Join us and discover an environment in which you’ll be supported to learn, grow and become your best self. Become a maker of possible with us.
Essential / Key Job Responsibilities
- EU-MDR support of submission documents; supports Quality activities surrounding EU-MDR submission of products through execution of identified remediation.
- Works with multi-functional teams to remediate gaps related to EU-MDR requirements and meets all deliverables in line with division and business goals.
- Affords assistance in creating strategic plans for EU-MDR elements of remediation.
- Coordinates with team members, internal and external peers, and outside professionals to ensure project output meet business needs as well as applicable regulatory requirements.
- Supports product and system updates in line with EU-MDR requirements while maintaining design intent and smooth transfer to manufacturing as it applies.

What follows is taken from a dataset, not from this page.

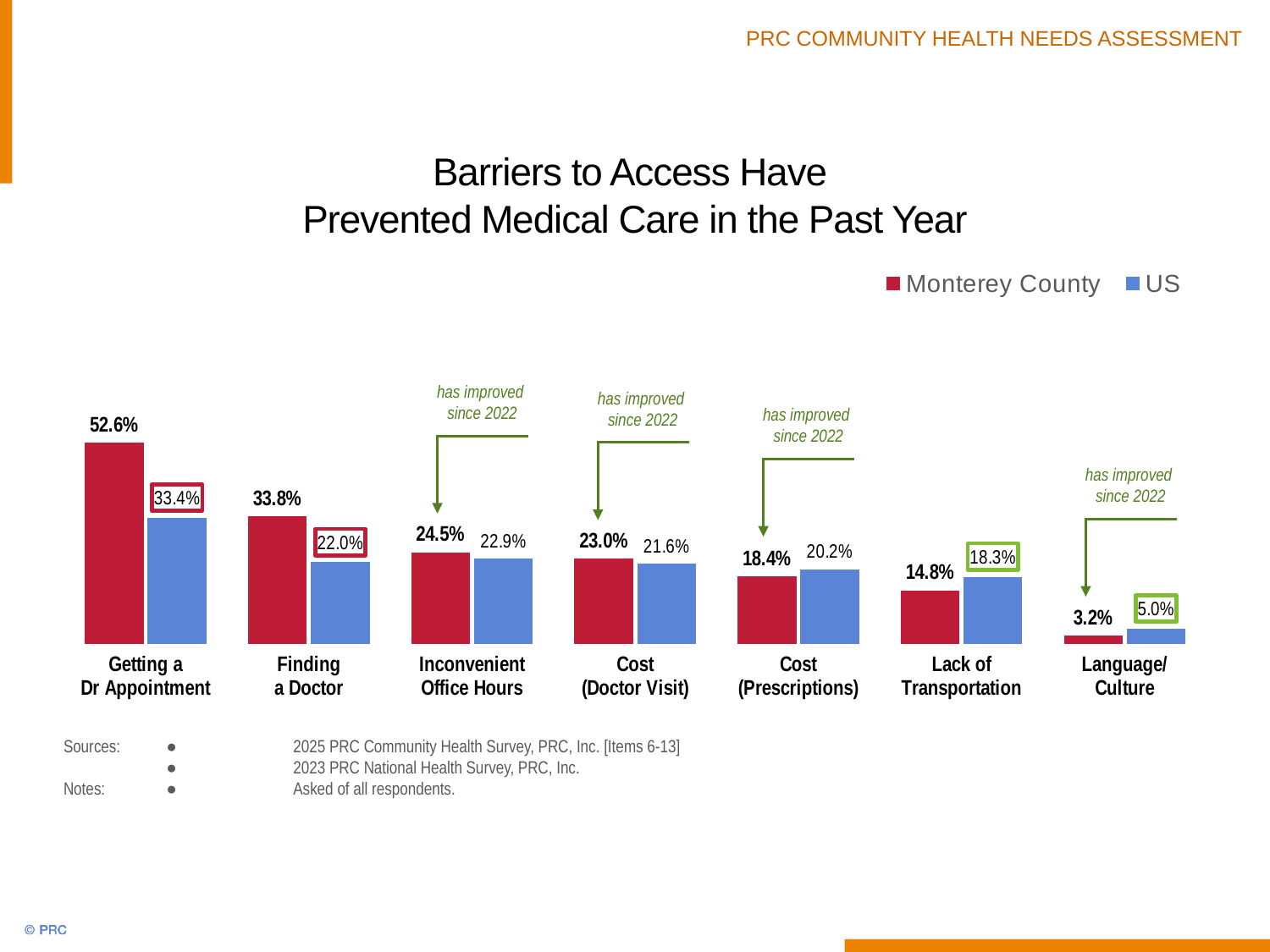
What is the US value for Language/Culture? 5.0% Which barrier has the lowest US value? Language/Culture What is the US value for Finding a Doctor? 22.0% What kind of chart is shown on the slide? Bar chart What is the Monterey County value for Getting a Dr Appointment? 52.6% How many series does the legend list? 2 Which is larger for Cost (Prescriptions): the Monterey County value or the US value? US Which colour represents Monterey County in the chart? Red What is the difference between the Monterey County and US values for Getting a Dr Appointment? 19.2% What is the Monterey County value for Lack of Transportation? 14.8% Which barrier has the highest Monterey County value? Getting a Dr Appointment How many barrier categories are shown on the chart? 7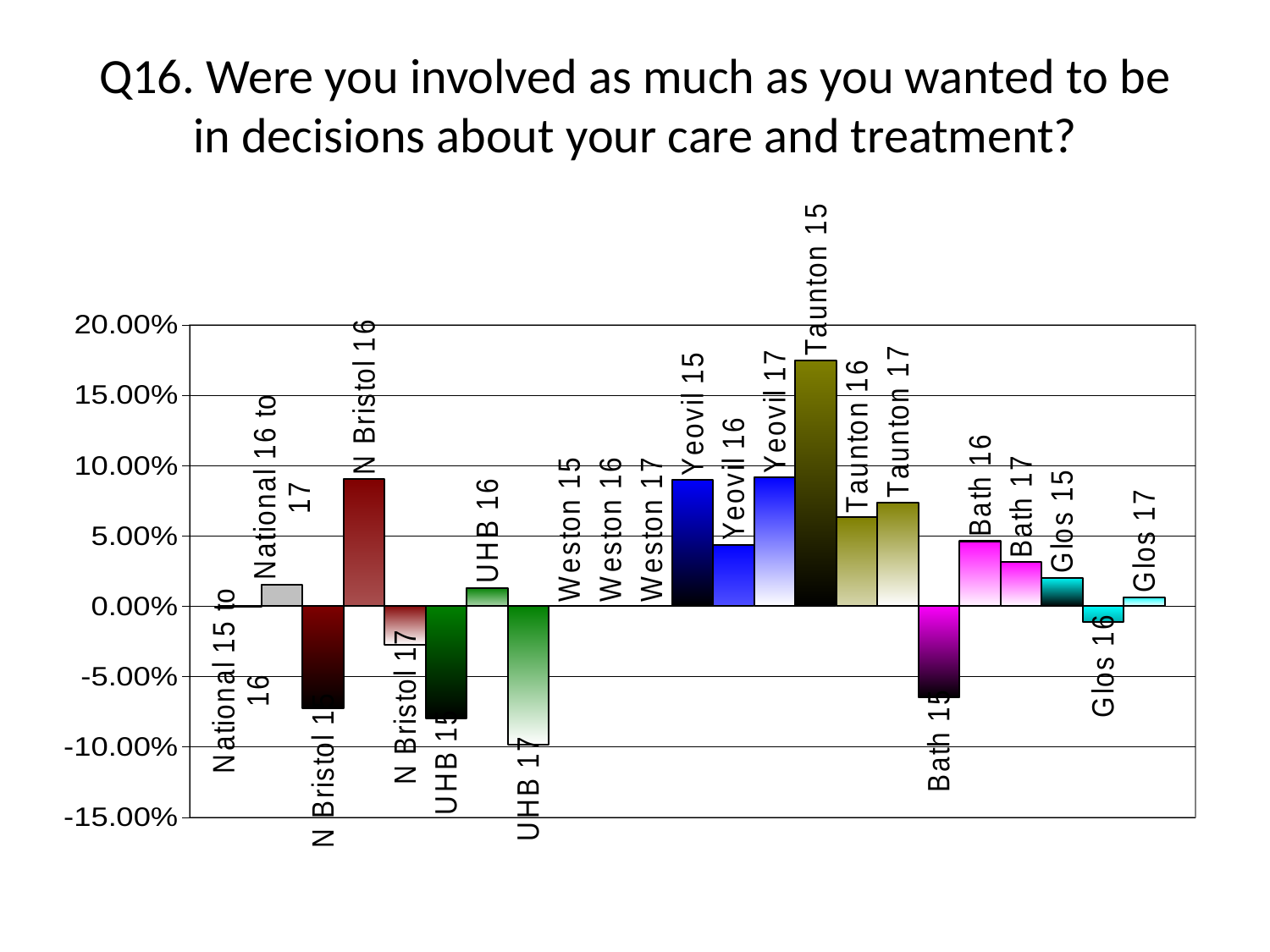
What is the title of the slide? Q16. Were you involved as much as you wanted to be in decisions about your care and treatment? Which category has the lowest value? UHB 17 Which category has the highest value? Taunton 15 Is the value for Yeovil 16 greater or less than 5.00%? less Is the value for N Bristol 16 greater or less than 10.00%? less Is the value for Bath 15 greater or less than -5.00%? less Which is larger, the value for Taunton 15 or the value for Taunton 16? Taunton 15 How many categories are plotted on the chart? 23 What kind of chart is shown on the slide? bar chart Which is larger, the value for N Bristol 16 or the value for N Bristol 17? N Bristol 16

- Leads and creates the development and validation of clinically relevant test methods that adequately challenge product design and related processes.

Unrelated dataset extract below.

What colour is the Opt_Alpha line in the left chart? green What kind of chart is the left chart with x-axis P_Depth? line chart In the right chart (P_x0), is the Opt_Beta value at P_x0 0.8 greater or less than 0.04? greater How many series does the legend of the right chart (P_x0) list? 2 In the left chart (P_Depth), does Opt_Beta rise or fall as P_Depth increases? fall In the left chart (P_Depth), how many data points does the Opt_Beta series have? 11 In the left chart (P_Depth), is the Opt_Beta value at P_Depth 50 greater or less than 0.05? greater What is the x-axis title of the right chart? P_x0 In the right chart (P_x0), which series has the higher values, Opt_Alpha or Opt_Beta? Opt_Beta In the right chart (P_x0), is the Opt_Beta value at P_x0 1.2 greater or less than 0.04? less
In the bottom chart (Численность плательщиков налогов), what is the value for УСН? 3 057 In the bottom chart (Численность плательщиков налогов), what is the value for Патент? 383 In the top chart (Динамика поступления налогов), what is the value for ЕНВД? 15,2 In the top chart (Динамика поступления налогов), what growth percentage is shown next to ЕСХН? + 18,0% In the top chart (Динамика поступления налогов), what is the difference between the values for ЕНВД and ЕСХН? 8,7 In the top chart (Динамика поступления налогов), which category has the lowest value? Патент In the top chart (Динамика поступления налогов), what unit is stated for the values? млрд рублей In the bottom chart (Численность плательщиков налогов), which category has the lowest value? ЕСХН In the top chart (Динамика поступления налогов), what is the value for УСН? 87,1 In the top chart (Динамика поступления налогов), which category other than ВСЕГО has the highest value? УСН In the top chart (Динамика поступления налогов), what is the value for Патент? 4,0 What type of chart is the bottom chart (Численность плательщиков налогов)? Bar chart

- Leads and creates verification and validation activities for products and processes in support of EU-MDR requirements.
- Supports/leads design and process root cause analysis and support non-conforming product and complaint investigations.
- Makes and presents risk-based decisions.

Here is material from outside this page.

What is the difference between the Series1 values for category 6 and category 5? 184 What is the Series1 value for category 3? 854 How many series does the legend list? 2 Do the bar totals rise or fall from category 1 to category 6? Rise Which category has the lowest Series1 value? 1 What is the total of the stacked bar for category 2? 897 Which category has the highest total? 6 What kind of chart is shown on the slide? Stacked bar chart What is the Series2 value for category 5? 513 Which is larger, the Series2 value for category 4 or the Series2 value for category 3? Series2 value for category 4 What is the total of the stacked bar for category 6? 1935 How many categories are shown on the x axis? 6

- Technical leadership skills including an understanding of medical device operations (e.g., medical device manufacturing, process development, quality assurance).
- Leads and creates development of risk assessments and test methods.
- Leads and creates component qualifications, design validation / verification and process validation as applicable.
- Leads and creates product investigations.
- Assesses product changes against product design when applicable.
- Supports translation of design inputs into manufacturing control plans.
- Prepares and presents project updates and technical discussions.
- Provides support to the regulatory department in writing technical submissions.
- Complies with company procedures and policies, government regulations.
Required Qualifications
- Knows how products are used and impact the user(s) so that risk can be managed effectively.
- Apply Quality Engineering tools (Sampling Plans, Root Cause Analysis, Statistics, etc.).
- Ability to lead creation of risk management files (e.g. PFMEA).
- Ability to develop solutions with business impact.
- Advanced statistical and risk assessment techniques.
- Working knowledge and creating abilities for test method (development and validation), equipment qualifications, and validations, process and design validation, risk assessment techniques, and component qualification methodologies.
- Ability to make and present risk-based decisions.
- Strong interpersonal skills.
- Ability to analyze and optimize manufacturing and quality systems.
- Product, design & prototyping.
- Ability to create and provide training, review and coordinate test protocols and reports.
- Problem solving ability.
- Ability to generate engineering proposals.
- Oral and written presentation skills.
- Ability to Lead cross functional teams.
- Understanding of regulatory requirements including ISO 13485, ISO 14971.
Preferred Qualifications
- Quality Engineering Certification (ASQ) or equivalent.
- Education and/or Experience:
- BS in Engineering
- Three to five years’ experience in engineering or Quality engineering experience within the medical device, pharmaceutical, or equivalent industry.